THE QUIET man of the mountains is standing down as leader of Oldham Mountain Rescue Team after 25 years.

mick neild
Mick Nield with Bob

Over the decades, Mick Nield, 50, has earned the team an enviable accolade for creating “the best morale and family spirit of all UK mountain rescue services”.

After the announcement, the team’s website was flooded with praise for the father of two for his unswerving dedication and unstinting commitment to the community.

In response, Mick said: “A big thank you for all the kind comments – they have all been truly humbling.

“The last 25 years have been a pleasure – not always easy, but a pleasure. But without a good team, it would not have been possible to put up with it for so long.

“Big thanks must go to the team deputies that have supported me – they have been a rock.

“Most of all I have to thank my family, Trish and the girls who have taken a back seat for so long, and much is owed to all the mountain rescue family.”

Dr Andrew Taylor, a Team member, said: “I had been in OMRT for 12 years when Mick Nield joined.
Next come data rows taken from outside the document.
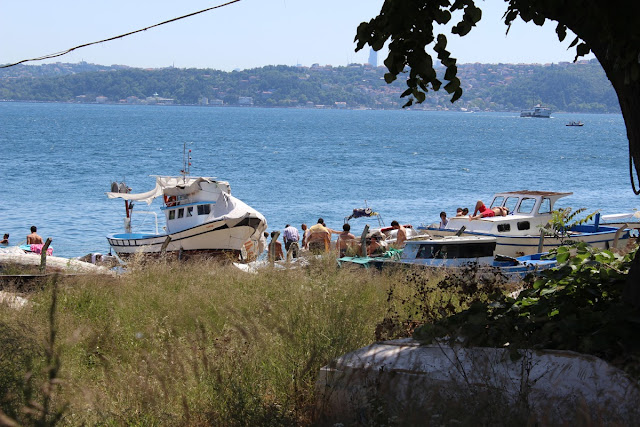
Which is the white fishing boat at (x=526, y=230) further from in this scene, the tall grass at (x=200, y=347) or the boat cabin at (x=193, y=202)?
the tall grass at (x=200, y=347)

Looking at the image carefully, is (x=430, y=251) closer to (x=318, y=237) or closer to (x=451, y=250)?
(x=451, y=250)

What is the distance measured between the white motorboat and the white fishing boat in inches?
224

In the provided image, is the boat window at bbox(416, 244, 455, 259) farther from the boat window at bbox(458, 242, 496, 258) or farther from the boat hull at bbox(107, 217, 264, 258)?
the boat hull at bbox(107, 217, 264, 258)

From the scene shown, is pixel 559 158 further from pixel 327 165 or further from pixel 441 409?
pixel 441 409

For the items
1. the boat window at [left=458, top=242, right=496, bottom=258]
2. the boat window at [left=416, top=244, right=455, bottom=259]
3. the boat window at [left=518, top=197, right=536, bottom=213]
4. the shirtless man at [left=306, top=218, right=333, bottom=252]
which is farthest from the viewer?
the boat window at [left=518, top=197, right=536, bottom=213]

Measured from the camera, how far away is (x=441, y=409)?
16.3ft

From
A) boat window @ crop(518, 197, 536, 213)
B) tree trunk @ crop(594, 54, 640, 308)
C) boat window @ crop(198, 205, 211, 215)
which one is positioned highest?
tree trunk @ crop(594, 54, 640, 308)

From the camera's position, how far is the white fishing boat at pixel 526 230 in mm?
20375

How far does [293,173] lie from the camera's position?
64938 mm

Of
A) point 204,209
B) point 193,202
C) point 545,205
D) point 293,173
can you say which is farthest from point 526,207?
point 293,173

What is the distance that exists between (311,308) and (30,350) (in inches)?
86.9

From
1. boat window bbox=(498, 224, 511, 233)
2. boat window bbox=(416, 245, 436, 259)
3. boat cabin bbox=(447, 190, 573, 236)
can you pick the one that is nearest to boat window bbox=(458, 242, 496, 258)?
boat window bbox=(416, 245, 436, 259)

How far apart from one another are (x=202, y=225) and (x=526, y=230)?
9160mm

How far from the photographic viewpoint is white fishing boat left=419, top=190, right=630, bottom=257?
20.4 meters
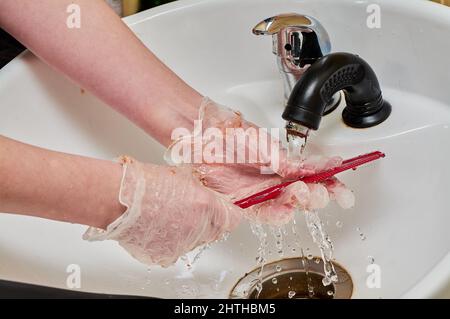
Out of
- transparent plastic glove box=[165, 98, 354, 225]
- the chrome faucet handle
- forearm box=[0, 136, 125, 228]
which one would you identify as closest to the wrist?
forearm box=[0, 136, 125, 228]

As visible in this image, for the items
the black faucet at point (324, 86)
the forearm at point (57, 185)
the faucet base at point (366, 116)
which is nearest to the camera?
the forearm at point (57, 185)

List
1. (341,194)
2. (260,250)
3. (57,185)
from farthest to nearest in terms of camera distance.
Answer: (260,250), (341,194), (57,185)

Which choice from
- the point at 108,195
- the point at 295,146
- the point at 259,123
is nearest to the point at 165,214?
the point at 108,195

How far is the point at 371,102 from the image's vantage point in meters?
0.83

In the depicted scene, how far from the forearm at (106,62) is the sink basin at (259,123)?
0.06 metres

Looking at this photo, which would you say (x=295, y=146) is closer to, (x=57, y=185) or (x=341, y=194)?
(x=341, y=194)

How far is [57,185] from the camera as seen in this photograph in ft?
2.10

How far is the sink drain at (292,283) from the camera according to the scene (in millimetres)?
790

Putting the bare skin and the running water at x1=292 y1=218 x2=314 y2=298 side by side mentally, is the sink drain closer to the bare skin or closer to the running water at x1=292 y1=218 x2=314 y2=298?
the running water at x1=292 y1=218 x2=314 y2=298

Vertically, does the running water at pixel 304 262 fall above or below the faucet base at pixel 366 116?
below

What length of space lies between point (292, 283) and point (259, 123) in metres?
0.21

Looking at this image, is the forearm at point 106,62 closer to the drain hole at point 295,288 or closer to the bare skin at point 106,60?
the bare skin at point 106,60

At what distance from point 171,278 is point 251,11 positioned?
34 cm

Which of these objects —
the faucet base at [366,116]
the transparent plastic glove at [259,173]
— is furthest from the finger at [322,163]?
the faucet base at [366,116]
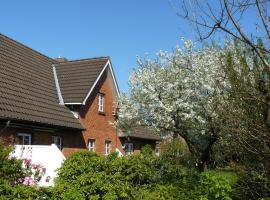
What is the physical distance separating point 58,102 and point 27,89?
260 cm

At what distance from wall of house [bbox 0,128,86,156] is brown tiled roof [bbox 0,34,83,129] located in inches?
23.7

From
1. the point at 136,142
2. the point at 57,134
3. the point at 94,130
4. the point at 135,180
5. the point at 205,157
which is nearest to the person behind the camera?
the point at 135,180

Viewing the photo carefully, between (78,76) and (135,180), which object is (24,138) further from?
(78,76)

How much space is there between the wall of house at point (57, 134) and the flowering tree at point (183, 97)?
312 cm

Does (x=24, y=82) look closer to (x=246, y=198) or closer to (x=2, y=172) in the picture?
(x=2, y=172)

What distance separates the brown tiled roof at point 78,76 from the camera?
24.3 metres

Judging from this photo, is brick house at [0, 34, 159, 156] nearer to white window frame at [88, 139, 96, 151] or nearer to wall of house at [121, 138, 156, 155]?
white window frame at [88, 139, 96, 151]

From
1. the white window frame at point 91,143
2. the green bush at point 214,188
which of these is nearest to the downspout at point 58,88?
the white window frame at point 91,143

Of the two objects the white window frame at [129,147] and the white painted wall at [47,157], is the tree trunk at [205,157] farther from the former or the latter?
the white window frame at [129,147]

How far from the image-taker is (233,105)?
7090 mm

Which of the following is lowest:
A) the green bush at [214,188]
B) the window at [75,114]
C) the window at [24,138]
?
the green bush at [214,188]

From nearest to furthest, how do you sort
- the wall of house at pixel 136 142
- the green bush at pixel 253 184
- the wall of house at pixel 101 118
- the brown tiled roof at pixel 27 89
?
1. the green bush at pixel 253 184
2. the brown tiled roof at pixel 27 89
3. the wall of house at pixel 101 118
4. the wall of house at pixel 136 142

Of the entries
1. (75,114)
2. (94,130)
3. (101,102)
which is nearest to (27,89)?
(75,114)

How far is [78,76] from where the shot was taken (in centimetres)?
2639
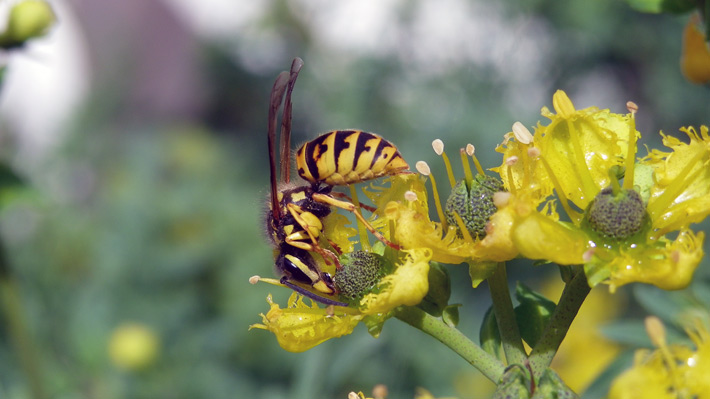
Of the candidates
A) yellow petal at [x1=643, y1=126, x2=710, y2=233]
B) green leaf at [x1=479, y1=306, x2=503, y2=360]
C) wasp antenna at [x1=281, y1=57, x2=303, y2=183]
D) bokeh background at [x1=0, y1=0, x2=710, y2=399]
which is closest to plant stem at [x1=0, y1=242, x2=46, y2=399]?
bokeh background at [x1=0, y1=0, x2=710, y2=399]

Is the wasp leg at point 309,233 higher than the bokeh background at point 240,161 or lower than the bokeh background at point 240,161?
lower

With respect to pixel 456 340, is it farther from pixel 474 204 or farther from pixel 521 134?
pixel 521 134

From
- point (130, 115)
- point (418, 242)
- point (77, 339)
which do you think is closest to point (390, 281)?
point (418, 242)

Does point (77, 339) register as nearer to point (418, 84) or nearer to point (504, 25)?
point (418, 84)

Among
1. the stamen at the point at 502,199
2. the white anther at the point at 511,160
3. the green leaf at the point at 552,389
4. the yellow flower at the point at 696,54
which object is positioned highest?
the yellow flower at the point at 696,54

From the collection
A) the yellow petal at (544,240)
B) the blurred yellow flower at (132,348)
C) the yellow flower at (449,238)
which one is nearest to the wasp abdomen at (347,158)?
the yellow flower at (449,238)

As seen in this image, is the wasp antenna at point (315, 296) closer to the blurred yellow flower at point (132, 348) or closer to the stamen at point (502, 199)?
the stamen at point (502, 199)
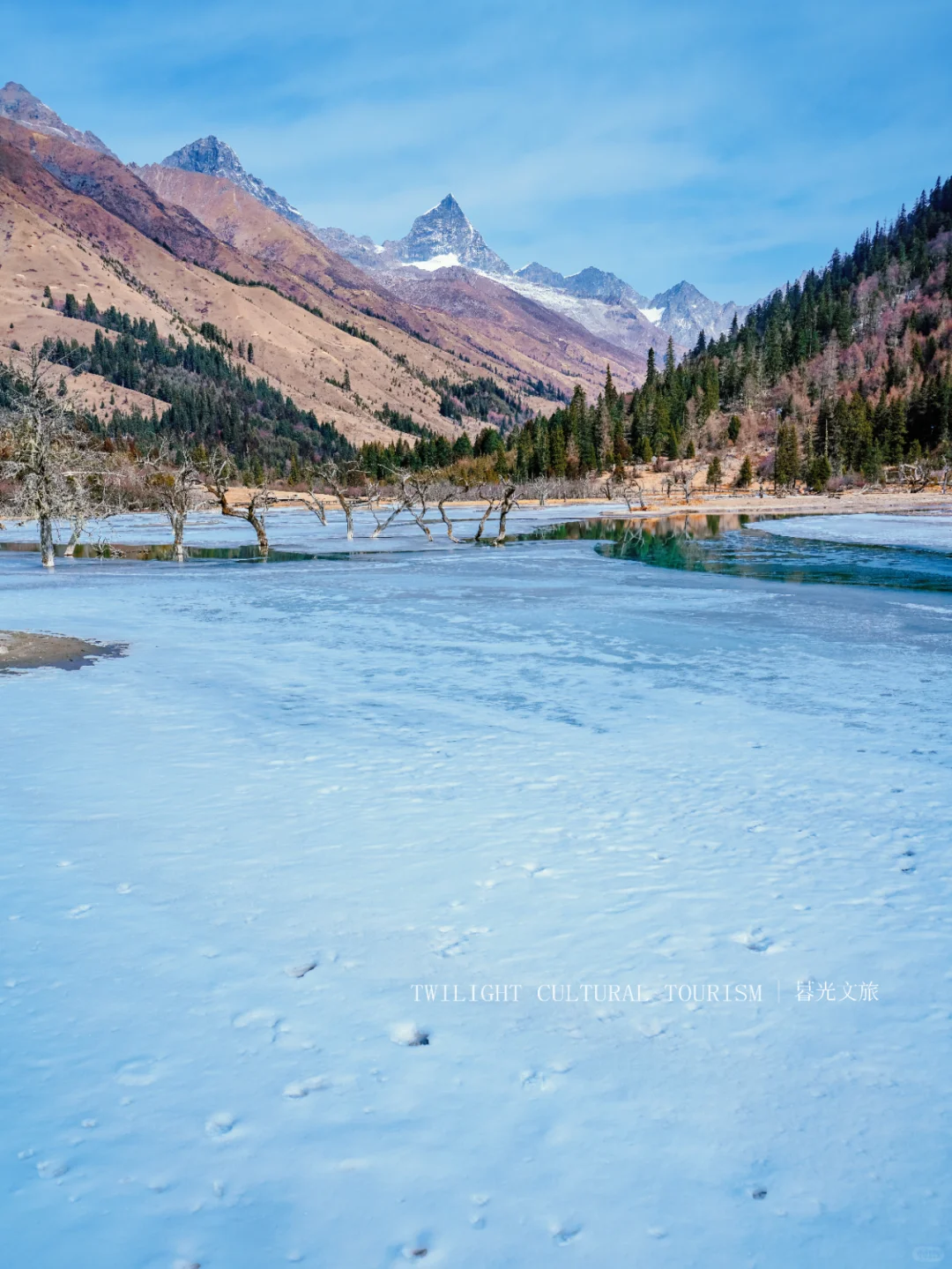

He was obviously perfect rescue team material as an open, friendly young man with a joy for life and the outdoors.

“He had all the attributes – in spades – to be a very useful team member, and he showed this on our first major call-out after he had joined. This was a three-day marathon search amongst the debris from the Lockerbie air crash in December 1988.

“The work was busy, prolonged, distressing and geographically wide-ranging. Mick’s energy, good humour, hard work and organising abilities already showed at that time.

“Small wonder, then, that when the team needed to select a new leader only three years after Mick had joined, he was voted in unopposed.

“His leadership skills from the outset showed us senior members a way forward to a more efficient and friendlier organisation than we had ever been – and we were good before!

“Moving into the 21st century provided many challenges with information technology, communications, bureaucracy, paperwork and the distant phantom of possible litigation.

“Mick has grasped each one of these areas of advancement and under his leadership OMRT has always been at the forefront of innovation and adoption.

“And as if all that were not enough, Mick felt the need to be a search dog handler. He got a dog – the delightful Bob – and in the shortest possible time became a fully trained handler with a fully graded dog and several very good “finds” to their name.

“OMRT has the best morale and family spirit of all the teams in UK Mountain Rescue, and every member will agree this is down to Mick’s unique style of leadership and the time he has spent on it – for which the team is ever grateful to his long-suffering family for sharing Mick with his other family.

“Very big shoes to fill, but in true Mick style he has spent many months ensuring that his successor, Matt, has everything in place for a smooth change-over.”

Mick will remain as a director and trustee of the team which will be headed up by new leader Matt Neild.